Given that the horizontal range of a projectile is three times its maximum height, we need to determine the value of $ n $ in the expression for the range $\frac{n u^2}{25 g}$.

Let's start by setting up the equations for the range and maximum height of a projectile.

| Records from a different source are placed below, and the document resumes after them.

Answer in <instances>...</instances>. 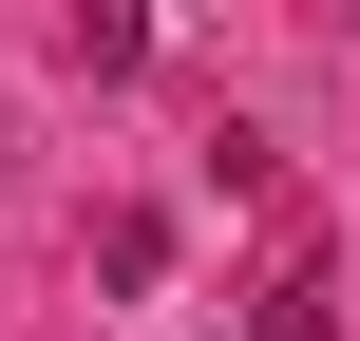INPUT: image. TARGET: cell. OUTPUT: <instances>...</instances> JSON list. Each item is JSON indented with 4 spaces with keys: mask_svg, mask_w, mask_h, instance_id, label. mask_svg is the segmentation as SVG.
Here are the masks:
<instances>
[{
    "mask_svg": "<svg viewBox=\"0 0 360 341\" xmlns=\"http://www.w3.org/2000/svg\"><path fill=\"white\" fill-rule=\"evenodd\" d=\"M57 57H76V76H133V57H152V19H133V0H76V19H57Z\"/></svg>",
    "mask_w": 360,
    "mask_h": 341,
    "instance_id": "6da1fadb",
    "label": "cell"
},
{
    "mask_svg": "<svg viewBox=\"0 0 360 341\" xmlns=\"http://www.w3.org/2000/svg\"><path fill=\"white\" fill-rule=\"evenodd\" d=\"M247 341H342V304H323V285H266V323Z\"/></svg>",
    "mask_w": 360,
    "mask_h": 341,
    "instance_id": "7a4b0ae2",
    "label": "cell"
}]
</instances>
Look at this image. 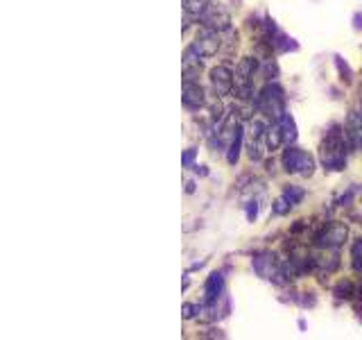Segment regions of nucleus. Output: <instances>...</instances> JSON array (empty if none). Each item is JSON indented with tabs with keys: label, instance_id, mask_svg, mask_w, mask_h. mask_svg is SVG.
<instances>
[{
	"label": "nucleus",
	"instance_id": "1",
	"mask_svg": "<svg viewBox=\"0 0 362 340\" xmlns=\"http://www.w3.org/2000/svg\"><path fill=\"white\" fill-rule=\"evenodd\" d=\"M347 145L340 132H331L322 143V163L326 170H344L347 166Z\"/></svg>",
	"mask_w": 362,
	"mask_h": 340
},
{
	"label": "nucleus",
	"instance_id": "2",
	"mask_svg": "<svg viewBox=\"0 0 362 340\" xmlns=\"http://www.w3.org/2000/svg\"><path fill=\"white\" fill-rule=\"evenodd\" d=\"M256 107L260 111H265L267 116H274V118H281L285 113V93L279 84H267L263 91L256 98Z\"/></svg>",
	"mask_w": 362,
	"mask_h": 340
},
{
	"label": "nucleus",
	"instance_id": "3",
	"mask_svg": "<svg viewBox=\"0 0 362 340\" xmlns=\"http://www.w3.org/2000/svg\"><path fill=\"white\" fill-rule=\"evenodd\" d=\"M258 68V61L254 57H242L235 66L233 73V89L238 93V98L247 100L251 93H254V86H251V79H254V73Z\"/></svg>",
	"mask_w": 362,
	"mask_h": 340
},
{
	"label": "nucleus",
	"instance_id": "4",
	"mask_svg": "<svg viewBox=\"0 0 362 340\" xmlns=\"http://www.w3.org/2000/svg\"><path fill=\"white\" fill-rule=\"evenodd\" d=\"M283 170L290 175H304V177H310V175L315 173V159L313 154L304 152V150H299V148H290L283 152Z\"/></svg>",
	"mask_w": 362,
	"mask_h": 340
},
{
	"label": "nucleus",
	"instance_id": "5",
	"mask_svg": "<svg viewBox=\"0 0 362 340\" xmlns=\"http://www.w3.org/2000/svg\"><path fill=\"white\" fill-rule=\"evenodd\" d=\"M347 238H349V227L344 225V222H331V225H326L322 232L315 236V241H317V245L324 247V250H335V247L344 245Z\"/></svg>",
	"mask_w": 362,
	"mask_h": 340
},
{
	"label": "nucleus",
	"instance_id": "6",
	"mask_svg": "<svg viewBox=\"0 0 362 340\" xmlns=\"http://www.w3.org/2000/svg\"><path fill=\"white\" fill-rule=\"evenodd\" d=\"M254 270L258 272V277L263 279H269V281H276V277H283L281 272V263L276 261L274 254H269V252H263V254H256L254 261H251Z\"/></svg>",
	"mask_w": 362,
	"mask_h": 340
},
{
	"label": "nucleus",
	"instance_id": "7",
	"mask_svg": "<svg viewBox=\"0 0 362 340\" xmlns=\"http://www.w3.org/2000/svg\"><path fill=\"white\" fill-rule=\"evenodd\" d=\"M208 77H210V86L217 93V98L229 95L233 91V70L229 66H215V68H210Z\"/></svg>",
	"mask_w": 362,
	"mask_h": 340
},
{
	"label": "nucleus",
	"instance_id": "8",
	"mask_svg": "<svg viewBox=\"0 0 362 340\" xmlns=\"http://www.w3.org/2000/svg\"><path fill=\"white\" fill-rule=\"evenodd\" d=\"M220 43H222L220 34H217L213 27H204V30L197 34L192 48H195L201 57H213V54H217V50H220Z\"/></svg>",
	"mask_w": 362,
	"mask_h": 340
},
{
	"label": "nucleus",
	"instance_id": "9",
	"mask_svg": "<svg viewBox=\"0 0 362 340\" xmlns=\"http://www.w3.org/2000/svg\"><path fill=\"white\" fill-rule=\"evenodd\" d=\"M222 295H224V275L215 270V272H210L204 284V304L206 306L215 304Z\"/></svg>",
	"mask_w": 362,
	"mask_h": 340
},
{
	"label": "nucleus",
	"instance_id": "10",
	"mask_svg": "<svg viewBox=\"0 0 362 340\" xmlns=\"http://www.w3.org/2000/svg\"><path fill=\"white\" fill-rule=\"evenodd\" d=\"M181 102H183V107L188 109H201L206 102L204 98V89H201L197 82H186L183 84V89H181Z\"/></svg>",
	"mask_w": 362,
	"mask_h": 340
},
{
	"label": "nucleus",
	"instance_id": "11",
	"mask_svg": "<svg viewBox=\"0 0 362 340\" xmlns=\"http://www.w3.org/2000/svg\"><path fill=\"white\" fill-rule=\"evenodd\" d=\"M347 141L351 148L362 150V111H353L347 120Z\"/></svg>",
	"mask_w": 362,
	"mask_h": 340
},
{
	"label": "nucleus",
	"instance_id": "12",
	"mask_svg": "<svg viewBox=\"0 0 362 340\" xmlns=\"http://www.w3.org/2000/svg\"><path fill=\"white\" fill-rule=\"evenodd\" d=\"M199 57L201 54L197 52L195 48H188L186 50V54H183V79L186 82H195V77H199V73H201V61H199Z\"/></svg>",
	"mask_w": 362,
	"mask_h": 340
},
{
	"label": "nucleus",
	"instance_id": "13",
	"mask_svg": "<svg viewBox=\"0 0 362 340\" xmlns=\"http://www.w3.org/2000/svg\"><path fill=\"white\" fill-rule=\"evenodd\" d=\"M242 141H245V129H242V125H235L233 136H231V143H229V152H226V161H229L231 166L238 163L240 150H242Z\"/></svg>",
	"mask_w": 362,
	"mask_h": 340
},
{
	"label": "nucleus",
	"instance_id": "14",
	"mask_svg": "<svg viewBox=\"0 0 362 340\" xmlns=\"http://www.w3.org/2000/svg\"><path fill=\"white\" fill-rule=\"evenodd\" d=\"M285 141H283V132H281V125H279V120H276L272 127H267V132H265V145H267V150H279L281 145H283Z\"/></svg>",
	"mask_w": 362,
	"mask_h": 340
},
{
	"label": "nucleus",
	"instance_id": "15",
	"mask_svg": "<svg viewBox=\"0 0 362 340\" xmlns=\"http://www.w3.org/2000/svg\"><path fill=\"white\" fill-rule=\"evenodd\" d=\"M281 125V132H283V141L285 143H294L297 141V123H294V118L290 116V113H283L281 118H276Z\"/></svg>",
	"mask_w": 362,
	"mask_h": 340
},
{
	"label": "nucleus",
	"instance_id": "16",
	"mask_svg": "<svg viewBox=\"0 0 362 340\" xmlns=\"http://www.w3.org/2000/svg\"><path fill=\"white\" fill-rule=\"evenodd\" d=\"M229 23H231L229 14L222 9H217V11L206 16V27H213V30H229Z\"/></svg>",
	"mask_w": 362,
	"mask_h": 340
},
{
	"label": "nucleus",
	"instance_id": "17",
	"mask_svg": "<svg viewBox=\"0 0 362 340\" xmlns=\"http://www.w3.org/2000/svg\"><path fill=\"white\" fill-rule=\"evenodd\" d=\"M272 45H274L279 52H290V50H297V41L290 39V36L281 34V32H276V34H272Z\"/></svg>",
	"mask_w": 362,
	"mask_h": 340
},
{
	"label": "nucleus",
	"instance_id": "18",
	"mask_svg": "<svg viewBox=\"0 0 362 340\" xmlns=\"http://www.w3.org/2000/svg\"><path fill=\"white\" fill-rule=\"evenodd\" d=\"M210 7V0H183V9L190 16H201L206 14Z\"/></svg>",
	"mask_w": 362,
	"mask_h": 340
},
{
	"label": "nucleus",
	"instance_id": "19",
	"mask_svg": "<svg viewBox=\"0 0 362 340\" xmlns=\"http://www.w3.org/2000/svg\"><path fill=\"white\" fill-rule=\"evenodd\" d=\"M304 195H306L304 188H299V186H285V191H283V197L288 200L290 204H292V207L301 202V200H304Z\"/></svg>",
	"mask_w": 362,
	"mask_h": 340
},
{
	"label": "nucleus",
	"instance_id": "20",
	"mask_svg": "<svg viewBox=\"0 0 362 340\" xmlns=\"http://www.w3.org/2000/svg\"><path fill=\"white\" fill-rule=\"evenodd\" d=\"M351 259H353V268H356L358 272H362V236L358 238L356 243H353V247H351Z\"/></svg>",
	"mask_w": 362,
	"mask_h": 340
},
{
	"label": "nucleus",
	"instance_id": "21",
	"mask_svg": "<svg viewBox=\"0 0 362 340\" xmlns=\"http://www.w3.org/2000/svg\"><path fill=\"white\" fill-rule=\"evenodd\" d=\"M335 295H338V297H344V300L353 297V284H351V281H340L338 288H335Z\"/></svg>",
	"mask_w": 362,
	"mask_h": 340
},
{
	"label": "nucleus",
	"instance_id": "22",
	"mask_svg": "<svg viewBox=\"0 0 362 340\" xmlns=\"http://www.w3.org/2000/svg\"><path fill=\"white\" fill-rule=\"evenodd\" d=\"M195 157H197V150L195 148H188L186 152H183V157H181V166H183V168H192V166H195Z\"/></svg>",
	"mask_w": 362,
	"mask_h": 340
},
{
	"label": "nucleus",
	"instance_id": "23",
	"mask_svg": "<svg viewBox=\"0 0 362 340\" xmlns=\"http://www.w3.org/2000/svg\"><path fill=\"white\" fill-rule=\"evenodd\" d=\"M290 209H292V204H290V202H288V200H285L283 195H281L279 200H276V202H274V213H276V216H283V213H288Z\"/></svg>",
	"mask_w": 362,
	"mask_h": 340
},
{
	"label": "nucleus",
	"instance_id": "24",
	"mask_svg": "<svg viewBox=\"0 0 362 340\" xmlns=\"http://www.w3.org/2000/svg\"><path fill=\"white\" fill-rule=\"evenodd\" d=\"M335 64H338V70H340V75H342V79L351 82V68L342 61V57H335Z\"/></svg>",
	"mask_w": 362,
	"mask_h": 340
},
{
	"label": "nucleus",
	"instance_id": "25",
	"mask_svg": "<svg viewBox=\"0 0 362 340\" xmlns=\"http://www.w3.org/2000/svg\"><path fill=\"white\" fill-rule=\"evenodd\" d=\"M199 306H195V304H190V302H188V304H183V309H181V313H183V318H186V320H192V318L197 316V313H199Z\"/></svg>",
	"mask_w": 362,
	"mask_h": 340
},
{
	"label": "nucleus",
	"instance_id": "26",
	"mask_svg": "<svg viewBox=\"0 0 362 340\" xmlns=\"http://www.w3.org/2000/svg\"><path fill=\"white\" fill-rule=\"evenodd\" d=\"M210 118H213V123H217V120L224 118V107H222L220 102H215L213 107H210Z\"/></svg>",
	"mask_w": 362,
	"mask_h": 340
},
{
	"label": "nucleus",
	"instance_id": "27",
	"mask_svg": "<svg viewBox=\"0 0 362 340\" xmlns=\"http://www.w3.org/2000/svg\"><path fill=\"white\" fill-rule=\"evenodd\" d=\"M256 216H258V202L254 200V202L247 204V220L254 222V220H256Z\"/></svg>",
	"mask_w": 362,
	"mask_h": 340
},
{
	"label": "nucleus",
	"instance_id": "28",
	"mask_svg": "<svg viewBox=\"0 0 362 340\" xmlns=\"http://www.w3.org/2000/svg\"><path fill=\"white\" fill-rule=\"evenodd\" d=\"M353 25H356V30H362V14L353 16Z\"/></svg>",
	"mask_w": 362,
	"mask_h": 340
},
{
	"label": "nucleus",
	"instance_id": "29",
	"mask_svg": "<svg viewBox=\"0 0 362 340\" xmlns=\"http://www.w3.org/2000/svg\"><path fill=\"white\" fill-rule=\"evenodd\" d=\"M192 168H195V173H197V175H201V177H204V175H208L206 166H192Z\"/></svg>",
	"mask_w": 362,
	"mask_h": 340
},
{
	"label": "nucleus",
	"instance_id": "30",
	"mask_svg": "<svg viewBox=\"0 0 362 340\" xmlns=\"http://www.w3.org/2000/svg\"><path fill=\"white\" fill-rule=\"evenodd\" d=\"M186 191H188V193L195 191V182H188V184H186Z\"/></svg>",
	"mask_w": 362,
	"mask_h": 340
}]
</instances>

The formula for the range $ R $ is:

$ R = \frac{u^2 \sin 2\theta}{g} $

The formula for the maximum height $ H_{\max} $ is:

$ H_{\max} = \frac{u^2 \sin^2 \theta}{2g} $

According to the problem, the range $ R $ is three times the maximum height $ H_{\max} $:

$ R = 3H_{\max} $

Substituting the formulas for $ R $ and $ H_{\max} $ into this condition gives:

$ \frac{u^2 \sin 2\theta}{g} = 3 \cdot \frac{u^2 \sin^2 \theta}{2g} $

Simplifying this equation, we get:

$ 2 \sin \theta \cos \theta = \frac{3}{2} \sin^2 \theta $

Using the identity $ \sin 2\theta = 2 \sin \theta \cos \theta $, we can rewrite:

$ 2 \sin \theta \cos \theta = \sin 2\theta $

This gives us:

$ \sin 2\theta = \frac{3}{2} \sin^2 \theta $

Dividing both sides by $\sin \theta$, assuming $\sin \theta \neq 0$, we have:

$ 2 \cos \theta = \frac{3}{2} \sin \theta $

Rearranging the terms to solve for $\tan \theta$, we get:

$ \tan \theta = \frac{4}{3} $

Thus, the angle $\theta$ where $\tan \theta = \frac{4}{3}$ corresponds to $\theta = 53^\circ$.

Now, substituting back into the range formula:

$ R = \frac{u^2 \cdot 2 \cdot \frac{3}{5} \cdot \frac{4}{5}}{g} $

The calculation yields:

$ R = \frac{24 u^2}{25 g} $

Therefore, the value of $ n $ in the expression $\frac{n u^2}{25 g}$ is $ n = 24 $.